The watercolors caught the eye of Oxford printseller, James Wyatt, who commissioned Turner to create a view of High Street that Wyatt would then have engraved so he could sell prints of the work. Turner worked on the painting over the winter of 1809-1810, consulting with Wyatt as he went along. Wyatt, while a townie, had many begowned friends, so the painting deliberately includes men in academic dress as well as more colorful townspeople at focal points along the street. Turner had once contemplated a career in architecture and as a young man he had worked for several architects as a draughtsman. That fascination greatly informed High Street which is drawn with exceptional attention to the architectural details of the buildings.
When the painting was finished in March of 1810, Wyatt put it on display in his High Street print shop. Both the oil painting and the print made from it were hugely popular. Turner displayed the oil painting in his personal gallery in Queen Ann Street, London. In 1812, The High Street, Oxford and a companion townscape Wyatt commissioned after the success of the first were exhibited at the Royal Academy.

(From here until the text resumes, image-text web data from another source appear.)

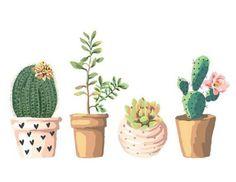 Potted Cactus Art, Succulent Illustration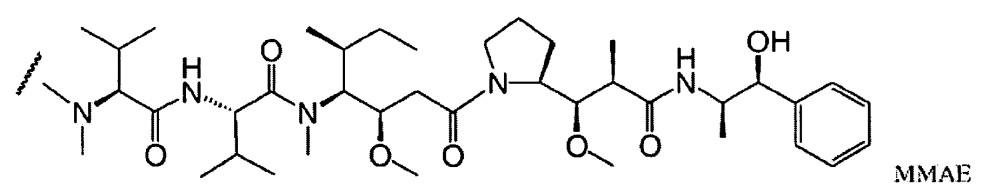 Человеческие антитела и конъюгаты антитело-препарат против cd74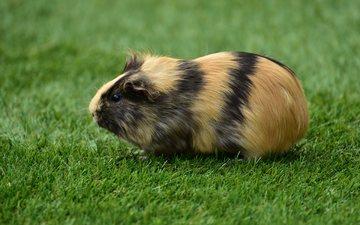 трава, животное, морская свинка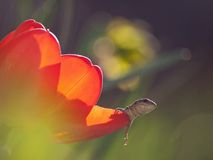 The little lizard. The small lizard is hid in the tulip Stock Photography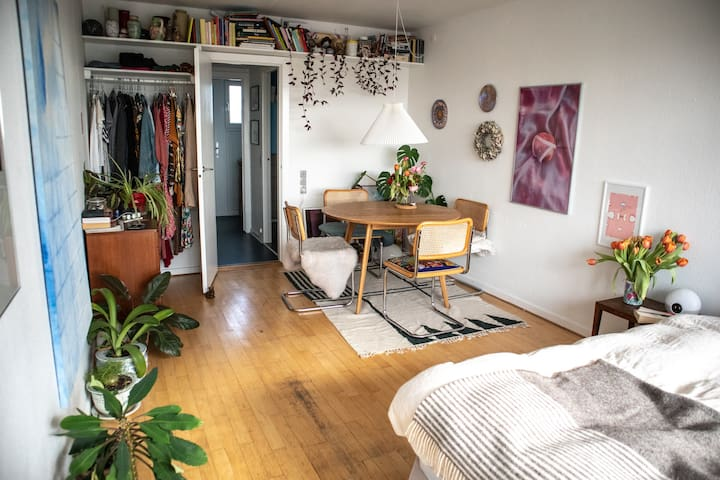 Bohemian studio apartment with a view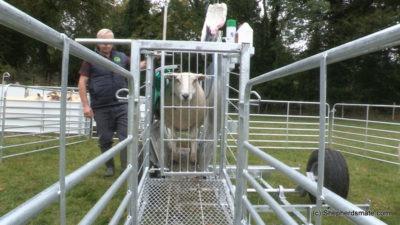 Shepherdsmate sheep Handling Equipment - Mobile or yard Sheep Race with digitial weighing and 3 way drafting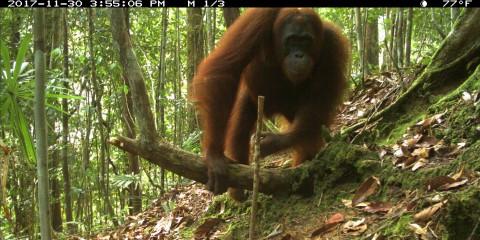 A camera trap photo of an orangutan moving across a forest floor in Sarawak, Malaysia (Borneo)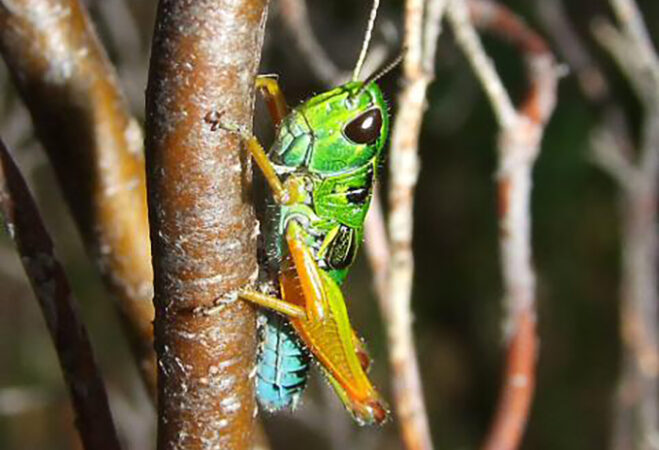 Chameleon grasshopper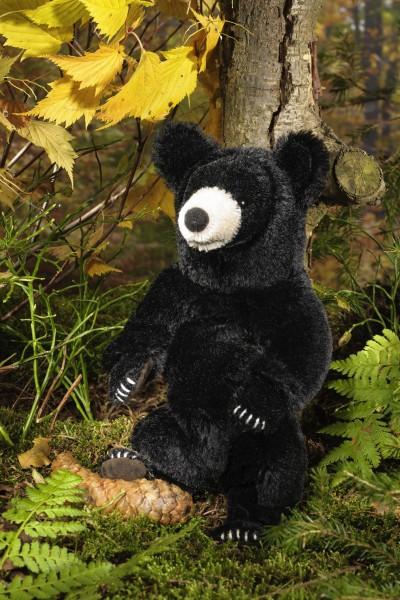 Schwarzbär, klein, limitiert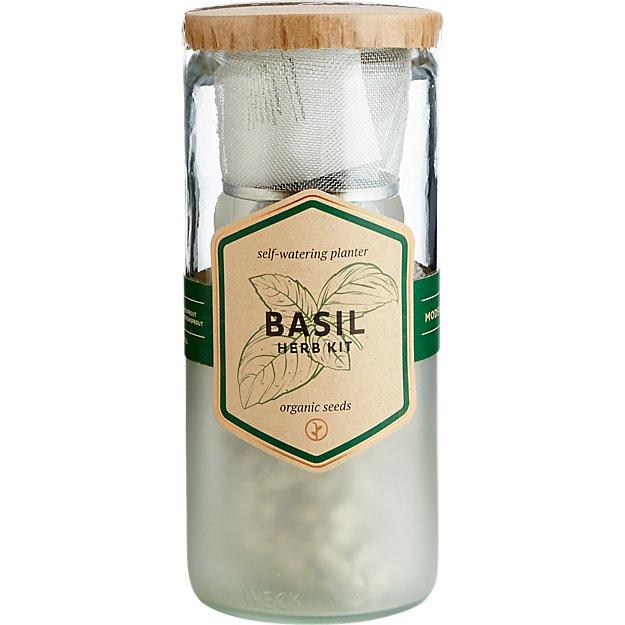 basil herb kit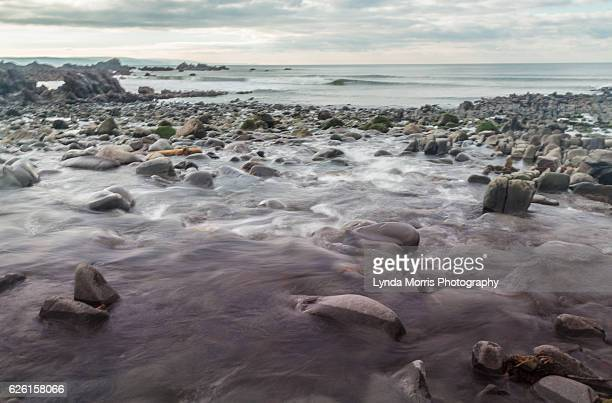 Sandymouth Beach, Devon - geology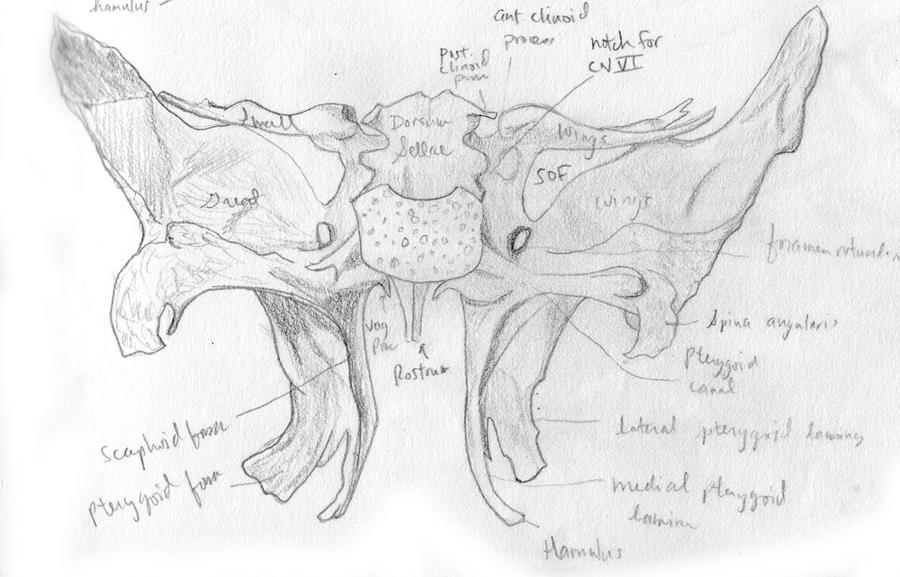 Sphenoid bone posterior by kitsunepixie on DeviantArt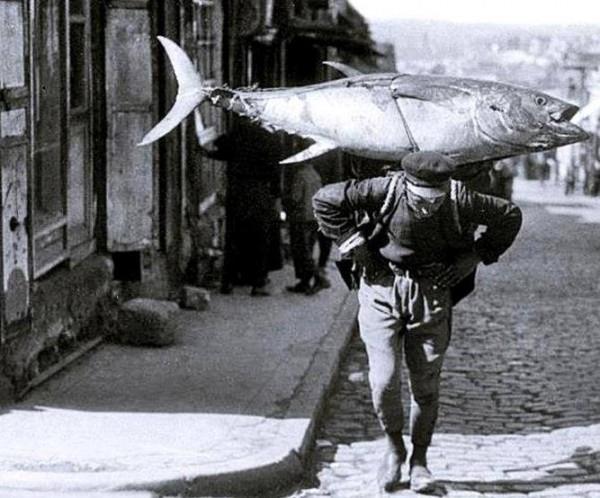 İstanbul bir zamanlar balık cennetiydi! 1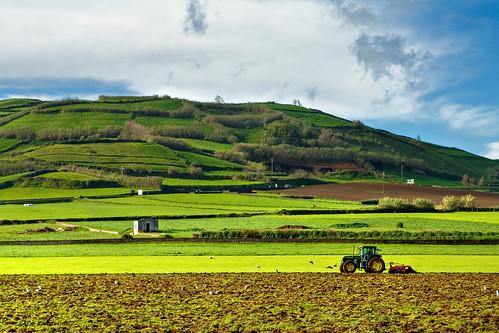 morning tractor portugal geotagged earth santana plow terra azores manhã açores sãomiguel ribeiragrande jorgecardoso lavrar ernestgaines geo:lat=3781181 geo:lon=25553674 flickr2617746383see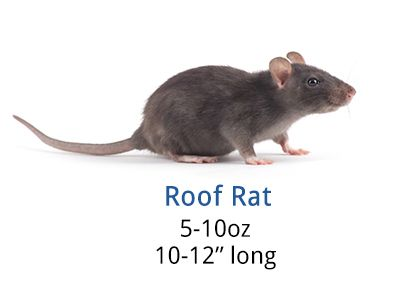 How To Get Rid Of Roof Rats Diy Roof Rat Control Guide Roof Rats Rat Control Getting Rid Of Rats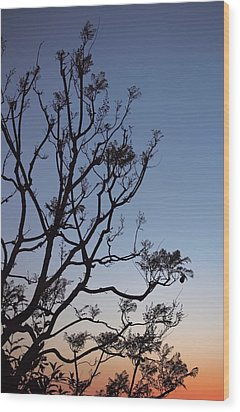 Jacaranda Sunset Wood Print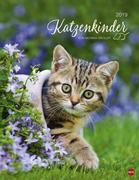 Katzenkinder Posterkalender 2019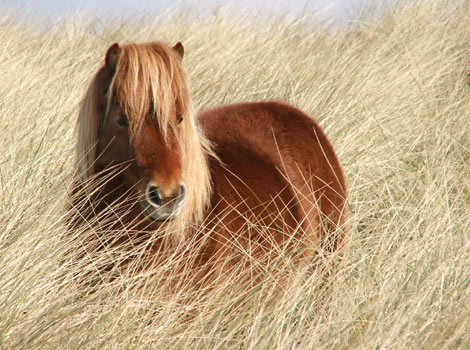 A Shetland Pony in long grass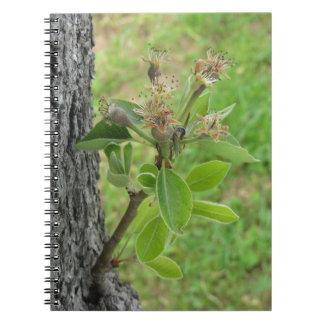 Caderno Galho da árvore de pera com os botões no primavera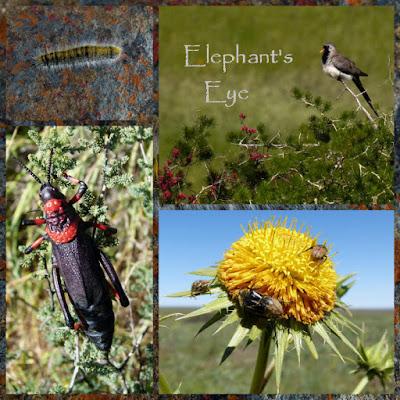 ?? caterpillar, Namaqua dove red locust (feeds on milkweed and) on Asparagus sp, *, monkey beetles on daisy September 2011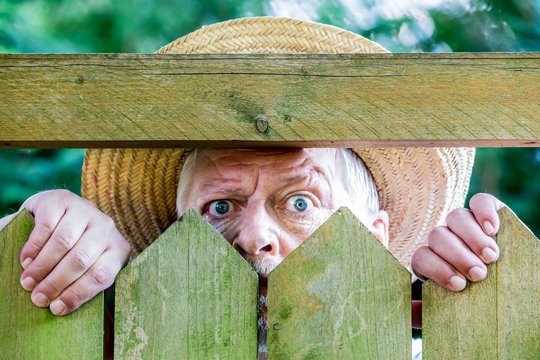 a curious man looks over a garden fence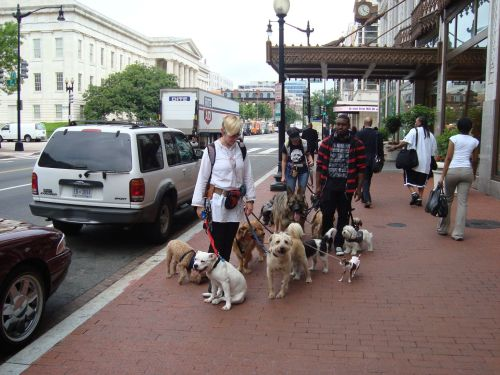 Professional dog walkers _ front view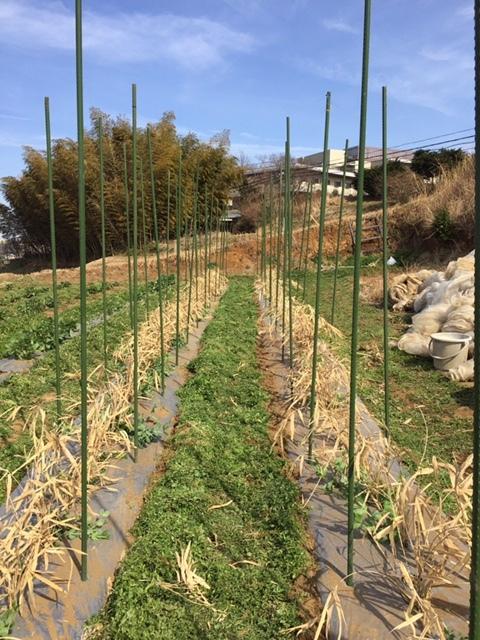 今朝は 蚕豆のネットを外し 雑草取り 通路草刈り エンドウ豆の櫓建て開始します_c0222448_14351968.jpg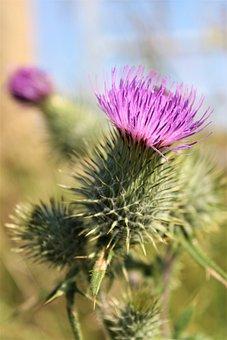 Thistle, Scotland, Scottish, Flower, Nature, Purple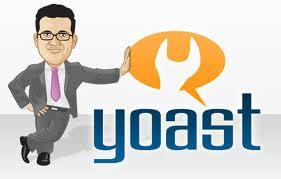 wordpress seo by yoast plugin setting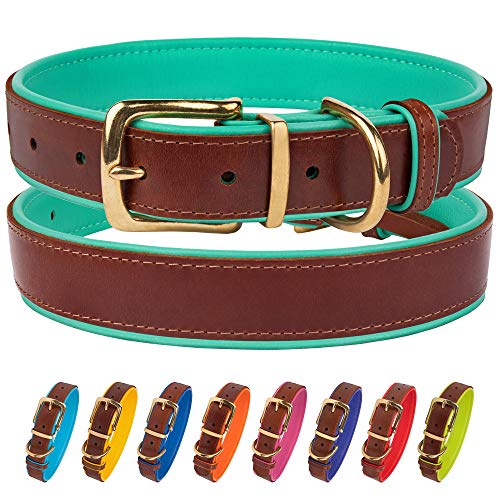 CollarDirect Leather Dog Collar Brass Buckle Soft Padded Puppy Small Medium Large Red Pink Blue Green Purple Yellow (Neck Fit 15″-17″, Mint Green)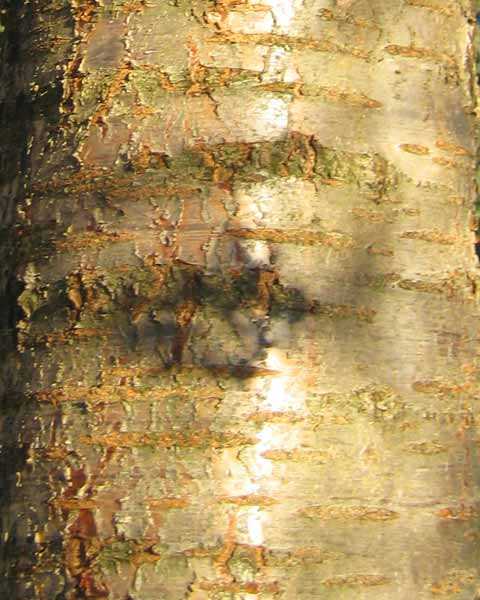 Cherry Tree Bark Picture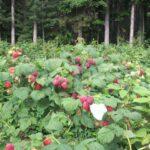 raspberries ready for u-pick in Kewadin Michigan near Torch Lake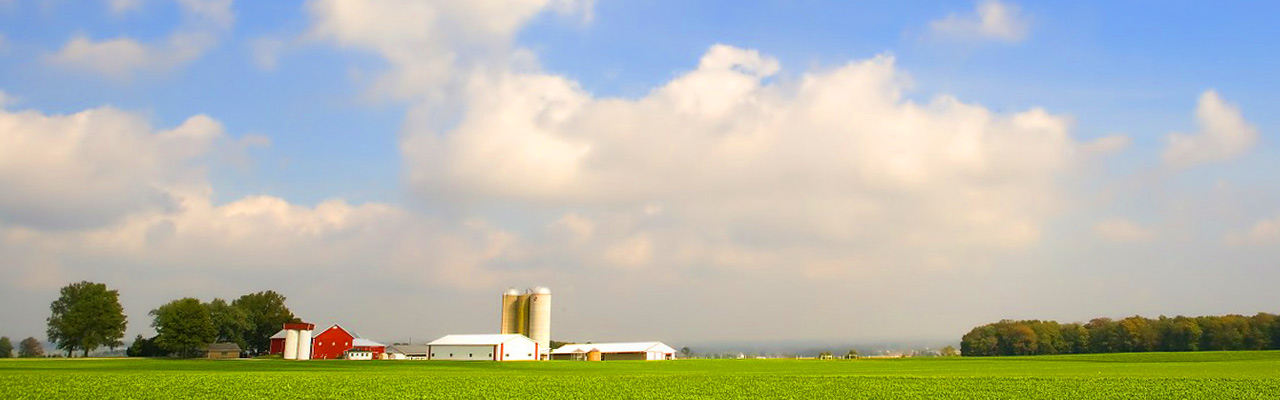 Farmer's land, home and property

Because, as anyone who has watched Morse and Inspector Lewis to the point of overdose can tell you, Oxford is basically frozen in time, what Turner saw when he looked down High Street is pretty much what you see today looking down High Street, give or take a bike or two (thousand). Any institution would be keen to have a Turner oil painting, but this work is so bound to its context, a context which has survived almost unchanged, that it would have been a tremendous loss to see it sold away from the city whose sempiternal beauty he captured so flawlessly.